4.  Ensembles with soft labels: Soft labels in general help in learning softer decision boundaries.These can reflect the similarities between semantically related classes and thus makes the learning more robust to overfitting and noise. Voting ensembles trained on different sets of data with soft labeling reduce the effect noise in the labelling and help in improving generalization. Although, Boosting ensembles should be avoided as they are prone to overfit on noise.
5. Rank pruning: In this method, we rank the data samples by their predictive probability and remove the samples with lower rank. The idea behind this approach is that once the model has achieved decent performance in terms of predictive power, the samples which it is not able to learn would be the noise hence, it should leave those samples. This is opposite to the idea of boosting. It is shown to be empirically effective in improving the metrics while training on noisy data. However this may potentially remove the useful information from the data distribution.
6. Small loss trick: Similar to the previous idea, small loss trick considers instances with small losses as correct instances. There has been a promising line of research based on this idea. Google's MentorNet [5] is also based on this idea. Sample selection bias is one of the major concerns when using this.
7. Shuffling: Deep learning models are sensitive to noise when labeled noise is concentrated rather than when it is distributed across the samples. Hence, shuffling when possible would help in creating a robust model to label noise.
8. Decoupling: In the this [6], approach two classifiers are trained with different random initialization and preferably on two different subsets of data. Only after they reach the advanced stage of optimization, these two classifiers are trained simultaneously and they update their weights whenever there is a disagreement between their predictions.
9. Cross training: In this approach, two classifiers are trained simultaneously where, each model plays the roles of both teacher of generating curriculums and student of updating model parameters.

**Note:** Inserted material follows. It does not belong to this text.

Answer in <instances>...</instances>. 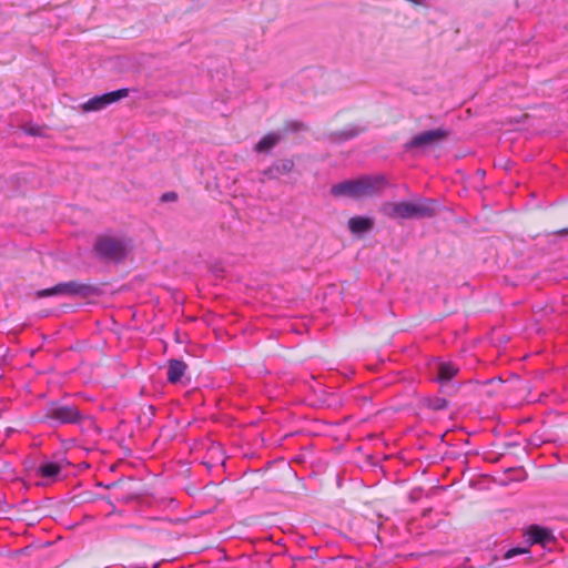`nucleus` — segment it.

This is hot area of research currently, as there are many complex frameworks which achieve state of the art results using combinations of the above mentioned tricks like Co-teaching, Co-teaching+ and Mentormix.

References:

[1] N. Manwani and P. Sastry, “Noise tolerance under risk minimization,” IEEE transactions on cybernetics, vol. 43, no. 3, pp. 1146–1151, 2013.

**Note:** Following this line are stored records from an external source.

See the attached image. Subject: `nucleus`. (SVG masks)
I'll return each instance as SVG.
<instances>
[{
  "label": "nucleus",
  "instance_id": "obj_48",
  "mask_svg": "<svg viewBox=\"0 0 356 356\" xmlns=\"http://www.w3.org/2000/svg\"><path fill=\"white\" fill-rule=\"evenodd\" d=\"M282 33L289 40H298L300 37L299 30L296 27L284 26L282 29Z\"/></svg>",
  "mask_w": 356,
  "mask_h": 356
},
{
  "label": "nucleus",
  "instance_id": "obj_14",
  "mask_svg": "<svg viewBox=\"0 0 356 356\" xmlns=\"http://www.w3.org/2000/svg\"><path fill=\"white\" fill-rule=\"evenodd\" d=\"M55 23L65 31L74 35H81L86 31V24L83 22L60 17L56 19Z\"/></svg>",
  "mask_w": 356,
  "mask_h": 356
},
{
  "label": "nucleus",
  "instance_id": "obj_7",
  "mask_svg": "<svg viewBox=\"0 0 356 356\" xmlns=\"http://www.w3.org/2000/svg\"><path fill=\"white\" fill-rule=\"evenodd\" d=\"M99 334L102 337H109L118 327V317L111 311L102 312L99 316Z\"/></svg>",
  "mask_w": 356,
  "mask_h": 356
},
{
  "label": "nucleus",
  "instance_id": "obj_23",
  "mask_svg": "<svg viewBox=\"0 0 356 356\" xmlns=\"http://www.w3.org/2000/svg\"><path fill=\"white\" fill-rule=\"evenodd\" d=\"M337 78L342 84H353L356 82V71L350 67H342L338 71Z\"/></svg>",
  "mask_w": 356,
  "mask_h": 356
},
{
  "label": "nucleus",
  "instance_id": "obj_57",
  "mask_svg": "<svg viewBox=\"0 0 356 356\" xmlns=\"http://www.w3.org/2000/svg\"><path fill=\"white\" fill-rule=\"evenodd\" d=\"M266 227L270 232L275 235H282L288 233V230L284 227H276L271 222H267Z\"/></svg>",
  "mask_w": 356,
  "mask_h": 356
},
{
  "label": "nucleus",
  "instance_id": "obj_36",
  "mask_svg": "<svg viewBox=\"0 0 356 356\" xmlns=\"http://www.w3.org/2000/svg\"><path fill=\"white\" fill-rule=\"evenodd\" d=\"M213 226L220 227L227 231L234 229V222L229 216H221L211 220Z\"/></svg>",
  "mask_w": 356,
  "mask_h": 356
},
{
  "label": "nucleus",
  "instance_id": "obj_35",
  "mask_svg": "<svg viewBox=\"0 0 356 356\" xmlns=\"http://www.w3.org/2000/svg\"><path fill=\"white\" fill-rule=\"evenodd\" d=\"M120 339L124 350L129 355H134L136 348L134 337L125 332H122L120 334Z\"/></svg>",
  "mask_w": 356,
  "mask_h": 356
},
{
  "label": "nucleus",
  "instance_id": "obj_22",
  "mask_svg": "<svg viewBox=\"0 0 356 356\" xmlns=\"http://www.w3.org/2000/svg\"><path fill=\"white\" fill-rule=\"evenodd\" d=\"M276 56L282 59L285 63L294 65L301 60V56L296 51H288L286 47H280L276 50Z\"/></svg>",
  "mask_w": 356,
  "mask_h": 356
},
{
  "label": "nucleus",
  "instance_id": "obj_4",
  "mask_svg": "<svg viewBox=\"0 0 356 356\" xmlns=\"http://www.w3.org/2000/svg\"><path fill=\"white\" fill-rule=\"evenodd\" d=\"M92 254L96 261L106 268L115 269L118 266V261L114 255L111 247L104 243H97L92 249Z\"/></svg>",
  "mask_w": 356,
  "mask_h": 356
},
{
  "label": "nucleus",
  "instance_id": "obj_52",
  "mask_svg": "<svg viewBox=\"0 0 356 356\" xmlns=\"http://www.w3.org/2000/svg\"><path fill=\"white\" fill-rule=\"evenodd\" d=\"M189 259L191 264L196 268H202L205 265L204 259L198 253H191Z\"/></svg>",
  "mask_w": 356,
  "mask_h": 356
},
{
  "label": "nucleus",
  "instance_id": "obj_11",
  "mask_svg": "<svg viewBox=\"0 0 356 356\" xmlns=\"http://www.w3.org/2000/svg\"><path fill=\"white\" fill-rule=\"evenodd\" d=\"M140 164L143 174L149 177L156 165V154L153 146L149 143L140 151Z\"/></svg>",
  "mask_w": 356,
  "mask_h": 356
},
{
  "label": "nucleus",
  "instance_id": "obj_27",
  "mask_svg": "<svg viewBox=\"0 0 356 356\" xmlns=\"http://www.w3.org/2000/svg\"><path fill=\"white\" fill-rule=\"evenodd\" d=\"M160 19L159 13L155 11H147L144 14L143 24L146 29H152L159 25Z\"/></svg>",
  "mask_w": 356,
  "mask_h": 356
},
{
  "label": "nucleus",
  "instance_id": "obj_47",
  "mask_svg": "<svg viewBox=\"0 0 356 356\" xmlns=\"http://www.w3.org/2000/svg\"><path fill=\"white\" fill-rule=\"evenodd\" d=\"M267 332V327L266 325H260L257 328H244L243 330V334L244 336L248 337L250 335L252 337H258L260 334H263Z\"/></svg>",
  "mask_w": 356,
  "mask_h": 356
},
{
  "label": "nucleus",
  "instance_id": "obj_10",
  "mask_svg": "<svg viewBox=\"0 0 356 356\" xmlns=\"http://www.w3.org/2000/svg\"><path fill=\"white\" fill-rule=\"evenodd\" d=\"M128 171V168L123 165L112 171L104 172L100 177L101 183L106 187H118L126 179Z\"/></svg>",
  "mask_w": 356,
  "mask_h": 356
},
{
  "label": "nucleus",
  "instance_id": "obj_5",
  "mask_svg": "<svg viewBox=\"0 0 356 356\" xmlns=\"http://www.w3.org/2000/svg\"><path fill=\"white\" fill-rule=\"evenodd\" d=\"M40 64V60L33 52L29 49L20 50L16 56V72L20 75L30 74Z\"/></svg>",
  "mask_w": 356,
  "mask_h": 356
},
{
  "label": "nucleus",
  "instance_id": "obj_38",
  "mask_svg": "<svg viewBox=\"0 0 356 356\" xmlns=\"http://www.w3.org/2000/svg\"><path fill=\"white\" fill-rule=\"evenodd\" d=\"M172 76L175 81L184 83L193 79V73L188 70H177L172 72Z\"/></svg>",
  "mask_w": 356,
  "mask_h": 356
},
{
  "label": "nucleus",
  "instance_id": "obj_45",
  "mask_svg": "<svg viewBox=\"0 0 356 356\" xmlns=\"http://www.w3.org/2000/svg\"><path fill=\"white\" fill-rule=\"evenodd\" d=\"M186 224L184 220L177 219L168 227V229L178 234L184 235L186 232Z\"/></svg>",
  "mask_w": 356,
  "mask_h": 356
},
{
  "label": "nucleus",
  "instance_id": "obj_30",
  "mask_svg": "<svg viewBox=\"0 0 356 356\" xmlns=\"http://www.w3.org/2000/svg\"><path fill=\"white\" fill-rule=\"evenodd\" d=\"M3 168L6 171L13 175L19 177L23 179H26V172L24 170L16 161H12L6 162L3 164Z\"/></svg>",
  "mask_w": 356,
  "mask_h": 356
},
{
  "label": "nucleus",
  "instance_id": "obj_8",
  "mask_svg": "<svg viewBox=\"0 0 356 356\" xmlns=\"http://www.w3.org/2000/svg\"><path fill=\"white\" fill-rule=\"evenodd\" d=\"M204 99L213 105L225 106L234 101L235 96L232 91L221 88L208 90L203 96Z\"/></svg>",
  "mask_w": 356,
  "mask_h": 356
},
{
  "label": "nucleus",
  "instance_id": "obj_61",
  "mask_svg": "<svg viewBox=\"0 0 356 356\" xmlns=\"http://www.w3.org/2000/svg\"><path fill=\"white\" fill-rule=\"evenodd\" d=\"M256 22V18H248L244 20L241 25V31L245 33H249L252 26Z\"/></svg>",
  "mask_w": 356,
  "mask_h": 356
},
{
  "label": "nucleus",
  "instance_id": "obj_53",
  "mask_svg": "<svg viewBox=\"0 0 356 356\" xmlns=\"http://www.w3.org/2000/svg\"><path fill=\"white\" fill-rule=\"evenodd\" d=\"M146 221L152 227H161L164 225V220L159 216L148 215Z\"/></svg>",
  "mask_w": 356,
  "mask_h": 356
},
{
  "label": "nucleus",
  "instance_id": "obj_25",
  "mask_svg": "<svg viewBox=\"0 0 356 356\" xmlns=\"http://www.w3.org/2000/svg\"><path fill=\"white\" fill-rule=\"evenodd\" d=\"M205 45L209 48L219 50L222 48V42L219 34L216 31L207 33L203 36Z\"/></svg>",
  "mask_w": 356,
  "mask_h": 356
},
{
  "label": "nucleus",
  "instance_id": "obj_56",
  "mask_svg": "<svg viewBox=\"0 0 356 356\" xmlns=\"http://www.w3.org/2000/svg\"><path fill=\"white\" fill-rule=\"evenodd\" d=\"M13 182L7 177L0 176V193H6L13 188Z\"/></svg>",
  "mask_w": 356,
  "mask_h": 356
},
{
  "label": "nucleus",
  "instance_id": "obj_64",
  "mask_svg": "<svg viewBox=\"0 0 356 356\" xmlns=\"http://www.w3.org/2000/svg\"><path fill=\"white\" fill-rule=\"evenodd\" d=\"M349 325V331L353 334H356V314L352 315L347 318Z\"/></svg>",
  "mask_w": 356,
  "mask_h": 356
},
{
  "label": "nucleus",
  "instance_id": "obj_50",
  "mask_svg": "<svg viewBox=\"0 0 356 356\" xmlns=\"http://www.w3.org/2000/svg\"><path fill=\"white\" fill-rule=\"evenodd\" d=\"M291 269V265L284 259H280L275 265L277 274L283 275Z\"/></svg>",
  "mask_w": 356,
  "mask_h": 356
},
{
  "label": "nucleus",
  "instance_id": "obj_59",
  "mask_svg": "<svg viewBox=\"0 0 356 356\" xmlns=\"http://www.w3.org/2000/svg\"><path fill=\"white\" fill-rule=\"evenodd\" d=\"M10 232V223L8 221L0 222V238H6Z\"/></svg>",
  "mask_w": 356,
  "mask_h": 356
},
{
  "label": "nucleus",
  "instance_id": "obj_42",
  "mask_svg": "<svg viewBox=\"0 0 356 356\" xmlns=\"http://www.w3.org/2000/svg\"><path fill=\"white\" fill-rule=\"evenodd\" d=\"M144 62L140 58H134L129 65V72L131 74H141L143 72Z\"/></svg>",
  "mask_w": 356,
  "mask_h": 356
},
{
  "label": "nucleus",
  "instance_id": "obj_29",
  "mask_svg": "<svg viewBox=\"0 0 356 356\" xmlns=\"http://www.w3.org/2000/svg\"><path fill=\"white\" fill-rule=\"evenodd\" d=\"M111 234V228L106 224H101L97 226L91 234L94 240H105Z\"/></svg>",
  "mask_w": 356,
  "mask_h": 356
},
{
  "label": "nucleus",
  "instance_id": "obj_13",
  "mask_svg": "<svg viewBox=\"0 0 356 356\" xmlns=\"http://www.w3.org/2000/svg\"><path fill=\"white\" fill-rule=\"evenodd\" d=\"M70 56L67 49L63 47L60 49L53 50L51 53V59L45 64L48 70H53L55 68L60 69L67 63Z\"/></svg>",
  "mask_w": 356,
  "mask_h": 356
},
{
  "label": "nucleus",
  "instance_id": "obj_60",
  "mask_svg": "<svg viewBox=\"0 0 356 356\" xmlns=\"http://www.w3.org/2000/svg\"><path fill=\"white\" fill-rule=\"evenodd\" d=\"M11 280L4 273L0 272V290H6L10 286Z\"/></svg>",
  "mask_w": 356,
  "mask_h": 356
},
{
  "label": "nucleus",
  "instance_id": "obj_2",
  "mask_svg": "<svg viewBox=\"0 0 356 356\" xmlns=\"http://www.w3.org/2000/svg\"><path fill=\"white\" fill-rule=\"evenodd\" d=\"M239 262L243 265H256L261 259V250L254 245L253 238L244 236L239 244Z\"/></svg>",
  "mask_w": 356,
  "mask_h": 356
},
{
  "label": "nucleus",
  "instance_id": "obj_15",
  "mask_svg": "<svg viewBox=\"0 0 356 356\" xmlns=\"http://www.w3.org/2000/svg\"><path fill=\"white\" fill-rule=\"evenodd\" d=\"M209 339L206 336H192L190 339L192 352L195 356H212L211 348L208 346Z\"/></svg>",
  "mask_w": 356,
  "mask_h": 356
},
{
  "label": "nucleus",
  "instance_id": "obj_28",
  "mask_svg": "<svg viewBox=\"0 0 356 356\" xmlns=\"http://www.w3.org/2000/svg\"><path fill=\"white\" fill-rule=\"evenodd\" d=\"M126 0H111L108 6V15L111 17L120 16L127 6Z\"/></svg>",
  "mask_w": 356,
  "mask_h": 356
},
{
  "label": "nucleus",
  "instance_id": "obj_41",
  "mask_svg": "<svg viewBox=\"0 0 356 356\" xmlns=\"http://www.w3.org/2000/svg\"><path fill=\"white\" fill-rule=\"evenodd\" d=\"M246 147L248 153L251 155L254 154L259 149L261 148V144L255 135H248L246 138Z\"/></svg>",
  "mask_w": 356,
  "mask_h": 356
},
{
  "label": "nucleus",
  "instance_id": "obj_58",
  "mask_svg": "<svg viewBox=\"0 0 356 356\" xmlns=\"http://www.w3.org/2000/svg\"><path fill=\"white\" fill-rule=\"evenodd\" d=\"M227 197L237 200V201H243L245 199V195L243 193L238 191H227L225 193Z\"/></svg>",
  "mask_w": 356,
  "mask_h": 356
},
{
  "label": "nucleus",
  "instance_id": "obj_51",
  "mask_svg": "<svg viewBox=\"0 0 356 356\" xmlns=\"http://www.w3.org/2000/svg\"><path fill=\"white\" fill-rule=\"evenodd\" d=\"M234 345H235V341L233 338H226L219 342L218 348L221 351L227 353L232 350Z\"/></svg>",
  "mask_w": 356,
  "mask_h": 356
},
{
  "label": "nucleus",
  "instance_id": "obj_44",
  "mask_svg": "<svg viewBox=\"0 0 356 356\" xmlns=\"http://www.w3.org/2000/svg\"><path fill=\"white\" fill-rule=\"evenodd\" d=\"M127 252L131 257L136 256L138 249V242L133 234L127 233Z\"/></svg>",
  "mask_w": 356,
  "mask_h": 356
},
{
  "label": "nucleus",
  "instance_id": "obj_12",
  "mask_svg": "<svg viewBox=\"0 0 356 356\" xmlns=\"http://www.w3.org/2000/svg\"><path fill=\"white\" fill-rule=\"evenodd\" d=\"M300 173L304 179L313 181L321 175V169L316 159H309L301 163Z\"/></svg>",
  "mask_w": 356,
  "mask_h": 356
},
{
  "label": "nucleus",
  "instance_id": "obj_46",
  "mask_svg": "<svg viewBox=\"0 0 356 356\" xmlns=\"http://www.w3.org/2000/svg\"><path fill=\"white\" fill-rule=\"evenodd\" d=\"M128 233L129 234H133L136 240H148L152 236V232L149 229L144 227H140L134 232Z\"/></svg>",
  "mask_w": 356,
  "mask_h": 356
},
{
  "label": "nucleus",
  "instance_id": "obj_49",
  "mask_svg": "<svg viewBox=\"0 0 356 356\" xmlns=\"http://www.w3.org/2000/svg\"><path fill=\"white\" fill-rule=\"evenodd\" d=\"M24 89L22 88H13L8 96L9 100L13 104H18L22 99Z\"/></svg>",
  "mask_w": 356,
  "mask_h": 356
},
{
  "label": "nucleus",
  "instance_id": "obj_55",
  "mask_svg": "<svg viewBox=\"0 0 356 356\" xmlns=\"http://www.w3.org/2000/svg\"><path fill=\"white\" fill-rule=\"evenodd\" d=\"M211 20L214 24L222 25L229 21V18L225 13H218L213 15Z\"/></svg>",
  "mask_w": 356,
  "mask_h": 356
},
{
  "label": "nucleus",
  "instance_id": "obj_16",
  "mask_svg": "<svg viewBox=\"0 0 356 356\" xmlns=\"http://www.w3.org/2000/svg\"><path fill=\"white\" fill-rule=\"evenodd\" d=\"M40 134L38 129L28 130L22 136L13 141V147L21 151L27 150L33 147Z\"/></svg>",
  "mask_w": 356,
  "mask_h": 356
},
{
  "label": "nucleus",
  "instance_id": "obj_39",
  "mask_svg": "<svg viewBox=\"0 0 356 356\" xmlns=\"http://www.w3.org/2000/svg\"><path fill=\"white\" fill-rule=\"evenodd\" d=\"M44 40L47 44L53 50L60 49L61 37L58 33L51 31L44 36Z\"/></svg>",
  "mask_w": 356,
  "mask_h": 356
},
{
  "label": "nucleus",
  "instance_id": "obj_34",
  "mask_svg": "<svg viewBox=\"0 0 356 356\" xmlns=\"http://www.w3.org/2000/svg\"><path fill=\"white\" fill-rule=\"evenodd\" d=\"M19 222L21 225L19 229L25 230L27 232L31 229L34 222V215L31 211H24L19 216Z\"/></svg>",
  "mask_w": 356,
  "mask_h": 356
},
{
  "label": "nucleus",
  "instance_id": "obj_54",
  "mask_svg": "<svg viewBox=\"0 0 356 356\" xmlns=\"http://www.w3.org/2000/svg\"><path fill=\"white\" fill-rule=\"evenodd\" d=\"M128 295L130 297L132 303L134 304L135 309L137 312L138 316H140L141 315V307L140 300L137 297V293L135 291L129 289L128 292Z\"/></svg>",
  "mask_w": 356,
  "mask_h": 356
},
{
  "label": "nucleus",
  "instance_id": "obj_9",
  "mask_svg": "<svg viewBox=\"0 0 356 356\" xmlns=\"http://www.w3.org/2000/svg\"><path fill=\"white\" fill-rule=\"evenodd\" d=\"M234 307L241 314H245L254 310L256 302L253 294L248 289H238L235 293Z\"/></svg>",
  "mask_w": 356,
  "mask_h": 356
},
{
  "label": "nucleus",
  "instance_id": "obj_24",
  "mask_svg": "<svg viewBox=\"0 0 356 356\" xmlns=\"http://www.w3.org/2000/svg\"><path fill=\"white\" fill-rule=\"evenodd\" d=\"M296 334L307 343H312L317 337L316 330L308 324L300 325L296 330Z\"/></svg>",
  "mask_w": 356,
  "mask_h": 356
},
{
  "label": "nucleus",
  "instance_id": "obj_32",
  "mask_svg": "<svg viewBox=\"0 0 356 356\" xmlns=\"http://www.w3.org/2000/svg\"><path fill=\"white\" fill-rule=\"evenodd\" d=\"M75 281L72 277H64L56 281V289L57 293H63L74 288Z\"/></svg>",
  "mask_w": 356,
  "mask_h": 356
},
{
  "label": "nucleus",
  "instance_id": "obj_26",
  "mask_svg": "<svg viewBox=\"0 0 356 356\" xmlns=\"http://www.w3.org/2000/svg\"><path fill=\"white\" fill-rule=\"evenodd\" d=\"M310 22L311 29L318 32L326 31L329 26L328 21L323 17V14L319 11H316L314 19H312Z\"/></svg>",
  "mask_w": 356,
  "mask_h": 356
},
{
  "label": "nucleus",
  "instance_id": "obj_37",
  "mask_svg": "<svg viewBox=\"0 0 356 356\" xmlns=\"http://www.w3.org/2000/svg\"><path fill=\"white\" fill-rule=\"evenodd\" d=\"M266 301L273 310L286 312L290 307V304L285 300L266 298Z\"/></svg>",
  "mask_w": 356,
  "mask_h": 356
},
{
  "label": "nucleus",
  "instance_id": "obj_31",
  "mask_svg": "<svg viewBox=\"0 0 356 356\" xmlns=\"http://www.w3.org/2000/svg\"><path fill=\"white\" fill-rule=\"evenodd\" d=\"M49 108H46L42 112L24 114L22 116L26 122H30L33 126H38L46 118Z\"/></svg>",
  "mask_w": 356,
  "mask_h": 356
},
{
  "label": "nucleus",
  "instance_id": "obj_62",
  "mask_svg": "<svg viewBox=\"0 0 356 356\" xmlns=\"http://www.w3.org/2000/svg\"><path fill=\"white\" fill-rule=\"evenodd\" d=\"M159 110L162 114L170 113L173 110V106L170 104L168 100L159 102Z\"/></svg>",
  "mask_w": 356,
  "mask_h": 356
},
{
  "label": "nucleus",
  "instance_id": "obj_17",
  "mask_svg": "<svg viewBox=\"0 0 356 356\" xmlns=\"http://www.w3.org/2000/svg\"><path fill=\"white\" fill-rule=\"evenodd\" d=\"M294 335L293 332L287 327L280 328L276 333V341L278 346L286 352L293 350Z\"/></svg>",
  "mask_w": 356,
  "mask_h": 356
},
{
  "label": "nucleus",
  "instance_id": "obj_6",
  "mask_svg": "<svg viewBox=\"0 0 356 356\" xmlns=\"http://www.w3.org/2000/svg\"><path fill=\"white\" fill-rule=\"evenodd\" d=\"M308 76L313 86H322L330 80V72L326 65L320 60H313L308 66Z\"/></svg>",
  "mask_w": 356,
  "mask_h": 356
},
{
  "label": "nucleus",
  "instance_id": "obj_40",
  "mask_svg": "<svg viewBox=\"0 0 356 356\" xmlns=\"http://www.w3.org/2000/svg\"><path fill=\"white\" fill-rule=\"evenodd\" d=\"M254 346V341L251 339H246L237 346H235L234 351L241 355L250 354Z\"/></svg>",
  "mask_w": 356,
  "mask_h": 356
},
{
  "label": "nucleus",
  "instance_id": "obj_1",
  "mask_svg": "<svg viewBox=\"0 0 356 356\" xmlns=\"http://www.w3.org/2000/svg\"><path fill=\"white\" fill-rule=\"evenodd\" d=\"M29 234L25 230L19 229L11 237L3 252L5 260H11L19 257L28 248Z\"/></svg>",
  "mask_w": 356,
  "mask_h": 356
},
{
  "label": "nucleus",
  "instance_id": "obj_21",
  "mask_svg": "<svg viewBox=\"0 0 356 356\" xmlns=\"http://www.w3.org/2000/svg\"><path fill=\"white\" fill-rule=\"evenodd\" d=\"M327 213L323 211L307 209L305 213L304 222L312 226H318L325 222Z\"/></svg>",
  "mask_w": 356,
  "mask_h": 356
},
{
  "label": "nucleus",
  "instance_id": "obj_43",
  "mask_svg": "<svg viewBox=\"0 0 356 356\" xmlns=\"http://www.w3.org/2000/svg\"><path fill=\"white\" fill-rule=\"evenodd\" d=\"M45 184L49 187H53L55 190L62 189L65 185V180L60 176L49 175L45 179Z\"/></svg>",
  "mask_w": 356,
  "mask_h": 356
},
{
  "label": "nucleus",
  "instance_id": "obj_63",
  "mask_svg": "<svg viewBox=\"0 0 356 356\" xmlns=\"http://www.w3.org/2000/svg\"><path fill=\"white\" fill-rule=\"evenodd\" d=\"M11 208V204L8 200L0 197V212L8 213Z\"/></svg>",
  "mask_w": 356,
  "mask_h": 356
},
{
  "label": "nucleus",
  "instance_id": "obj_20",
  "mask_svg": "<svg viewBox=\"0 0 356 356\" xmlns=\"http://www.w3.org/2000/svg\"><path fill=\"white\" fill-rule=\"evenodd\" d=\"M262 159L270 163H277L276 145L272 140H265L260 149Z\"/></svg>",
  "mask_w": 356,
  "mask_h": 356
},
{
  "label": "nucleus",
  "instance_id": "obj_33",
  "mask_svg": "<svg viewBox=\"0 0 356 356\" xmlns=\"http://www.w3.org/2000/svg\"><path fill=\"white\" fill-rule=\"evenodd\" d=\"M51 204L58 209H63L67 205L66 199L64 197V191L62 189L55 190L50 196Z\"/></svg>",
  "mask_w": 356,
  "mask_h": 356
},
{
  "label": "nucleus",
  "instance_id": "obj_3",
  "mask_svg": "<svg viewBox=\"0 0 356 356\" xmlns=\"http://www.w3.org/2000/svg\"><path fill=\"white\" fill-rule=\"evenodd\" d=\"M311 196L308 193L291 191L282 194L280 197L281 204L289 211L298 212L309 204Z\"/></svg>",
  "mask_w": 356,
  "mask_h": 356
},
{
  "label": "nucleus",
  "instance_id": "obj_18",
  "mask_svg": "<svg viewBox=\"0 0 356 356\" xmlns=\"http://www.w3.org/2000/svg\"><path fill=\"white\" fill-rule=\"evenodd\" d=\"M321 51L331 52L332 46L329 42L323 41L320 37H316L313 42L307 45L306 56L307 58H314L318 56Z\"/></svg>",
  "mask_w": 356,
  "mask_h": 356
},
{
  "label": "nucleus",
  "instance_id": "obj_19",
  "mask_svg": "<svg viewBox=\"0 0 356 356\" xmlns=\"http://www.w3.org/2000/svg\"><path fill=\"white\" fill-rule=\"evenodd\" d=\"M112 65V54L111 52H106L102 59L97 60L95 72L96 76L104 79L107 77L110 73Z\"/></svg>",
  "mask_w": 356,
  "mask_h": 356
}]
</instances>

[2] G. Patrini, F. Nielsen, R. Nock, and M. Carioni, “Loss factorization, weakly supervised learning and label noise robustness,” in International conference on machine learning, 2016, pp. 708–717

[3] Kuang-Huei Lee, Xiaodong He, Lei Zhang, and Linjun Yang. Cleannet: Transfer learning for scalable image classifier training with label noise. In Proceedings of the IEEE Conference on Computer Vision and Pattern Recognition, pages 5447–5456, 2018

[4] Han, B., Yao, Q., Yu, X., Niu, G., Xu, M., Hu, W., Tsang, I., and Sugiyama, M. (2018). Co-teaching: Robust training of deep neural networks with extremely noisy labels. In Advances in Neural Information Processing Systems, pages 8527–8537.

[5] Jiang, L., Zhou, Z., Leung, T., Li, L.-J., and Fei-Fei, L. (2018). Mentornet: Learning data-driven curriculum for very deep neural networks on corrupted labels. In International Conference on Machine Learning

[6] Malach, E. and Shalev-Shwartz, S. (2017). Decoupling” when to update” from” how to update”. In Advances in Neural Information Processing Systems, pages 960–970.

[7] Wang, W. and Zhou, Z.-H. (2017). Theoretical foundation of co-training and disagreement-based algorithms. arXiv preprint arXiv:1708.04403.

[8] Z. Zhang, J. Yang, Z. Zhang and Y. Li, "Cross-Training Deep Neural Networks for Learning from Label Noise," 2019 IEEE International Conference on Image Processing (ICIP), Taipei, Taiwan, 2019, pp. 4100-4104, doi: 10.1109/ICIP.2019.8803597.